British MPs have called for more targeted systems to address growing extremism in children and young people in the UK, accusing the Home Office of allowing the Prevent programme to “drift beyond its remit”.
New forms of extremism are emerging, driven by world events like the Israel-Gaza conflict and the rapid spread of online misinformation, a report by the Home Affairs Select Committee found on Wednesday.
Extremism is no longer tied to a specific ideology with young people embracing “hybridised and conflicted ideological belief systems”, the report said. Yet “traditional” forms such as Islamic extremism and the far right still needed close attention.
The report also notes a rise in “anti-Israel extremism, anti-Muslim hostility and eco-extremism”.
Hostile state actors, including Russia and Iran, were exploiting online platforms to sow mistrust and fear, which further radicalises users.
Five people have been arrested since Jewish community ambulances were targeted in an alleged arson attack in north-west London last month.
Two British men, aged 19 and 20, and a 17-year-old dual British-Pakistani national, were arrested at separate addresses in East London on Wednesday. Two other British men, aged 45 and 47, were arrested last week.
The government’s Prevent programme, which assesses young people at risk of radicalisation, is described in the report as “poorly adapted” to identify people being drawn to extremism online.

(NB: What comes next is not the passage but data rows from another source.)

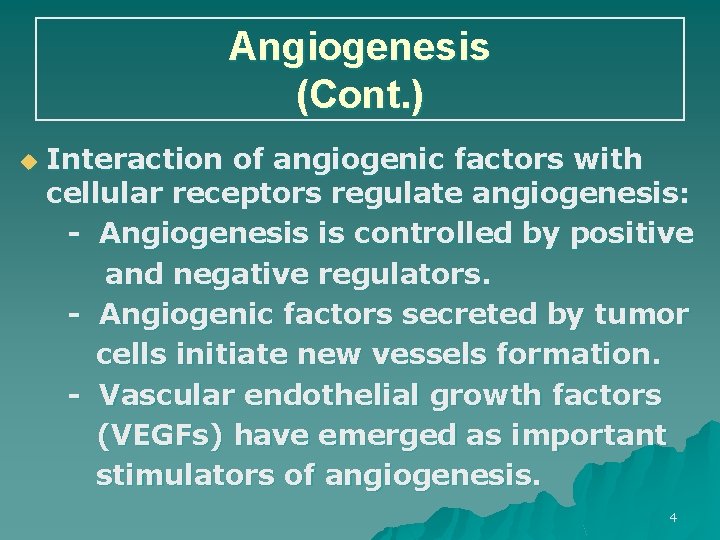 Angiogenesis
(Cont.)

Interaction of angiogenic factors with cellular receptors regulate angiogenesis:

- Angiogenesis is controlled by positive and negative regulators.

- Angiogenic factors secreted by tumor cells initiate new vessels formation.

- Vascular endothelial growth factors (VEGFs) have emerged as important stimulators of angiogenesis.

4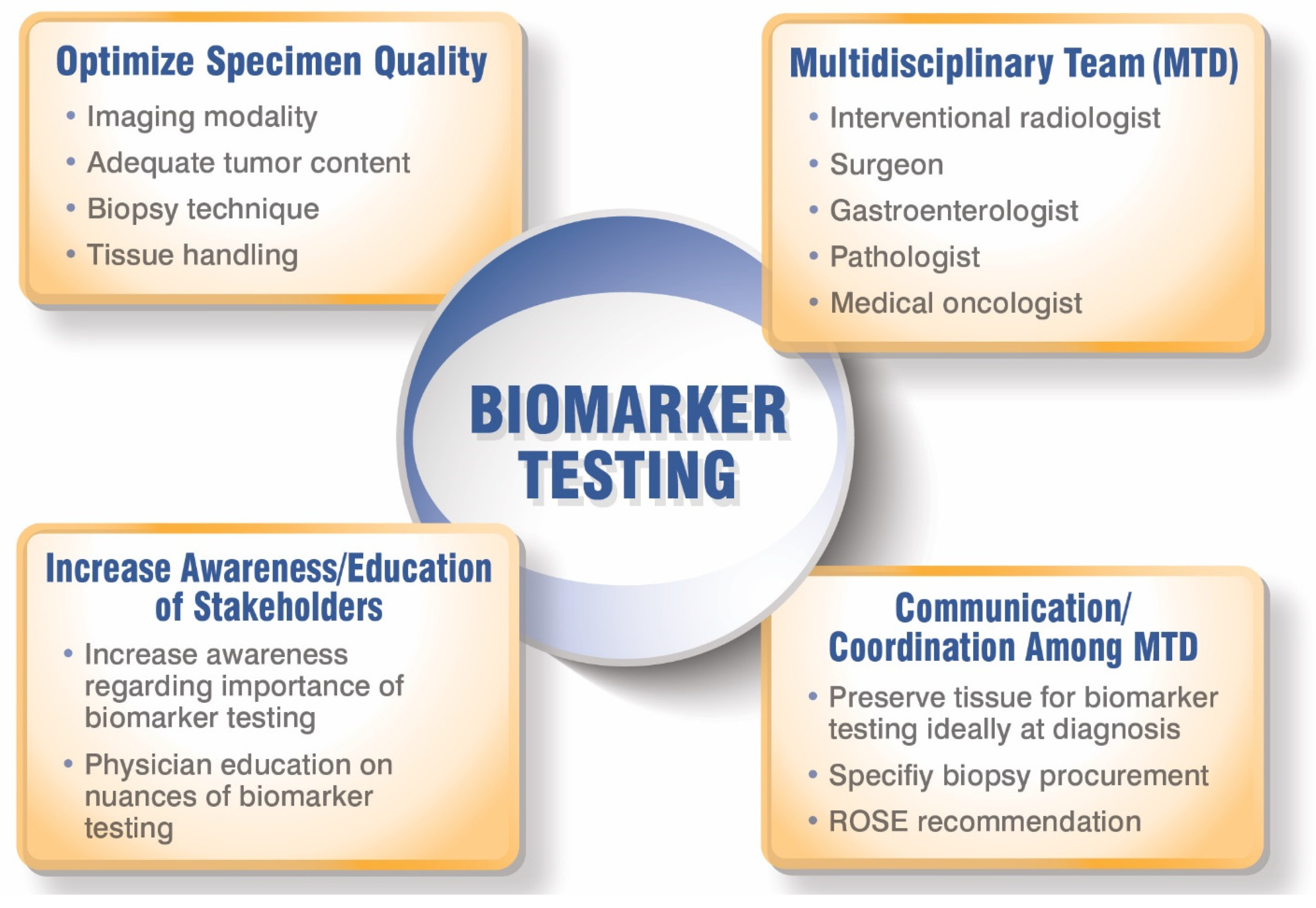 Optimize Specimen Quality

• Imaging modality
• Adequate tumor content
• Biopsy technique
• Tissue handling

Multidisciplinary Team (MTD)

• Interventional radiologist
• Surgeon
• Gastroenterologist
• Pathologist
• Medical oncologist

BIOMARKER TESTING

Increase Awareness/Education of Stakeholders

• Increase awareness regarding importance of biomarker testing
• Physician education on nuances of biomarker testing

Communication/ Coordination Among MTD

• Preserve tissue for biomarker testing ideally at diagnosis
• Specifiy biopsy procurement
• ROSE recommendation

It is also being “saturated” with referrals for children with no fixed ideology, a “high proportion” of whom have neurodiversity or mental health conditions.
“The Home Office is allowing the Prevent system to drift beyond its remit without providing any strategic direction to meet these challenges,” the report said.
The committee, which scrutinises the government’s Home Office, said the entry to Prevent should be expanded with a triage system, so that individuals referred to the programme can then be redirected to a more suitable one.
“Prevent is becoming saturated with non-ideological cases, many of which would be better supported through health, education and community-based interventions rather than a counter-terrorism lens,” the report said.
“A triage system would create a single point of entry, or ‘big front door’ through which a broad range of concerns can be assessed before being offered a single package of support.
“New patterns of extremism, particularly those affecting children and young adults, require a whole of society approach.”

The committee’s inquiry saw oral hearings from Robin Simcox, commissioner at the Commission for Countering Extremism, and interim independent Prevent commissioner Lord Anderson KC, as well as Imran Ahmed, the founder of US-based Centre for Countering Digital Hate, and Adam Hadley, founder of Tech Against Terrorism, among others.
MPs also criticised the new Online Safety Act, which it said “contains gaps that limit government’s ability to address new forms of extremism.” This is particularly the case when harmful content falls below criminal thresholds, and there are concerns that “smaller, high-risk platforms” were not being regulated enough.
“There has been a marked rise in the prevalence of young people being drawn into extremism, often radicalised through a toxic mix of anti-Semitism, misogyny and conspiracy theories combining to form hybridised belief systems, nihilism and violence fascination,” the report added.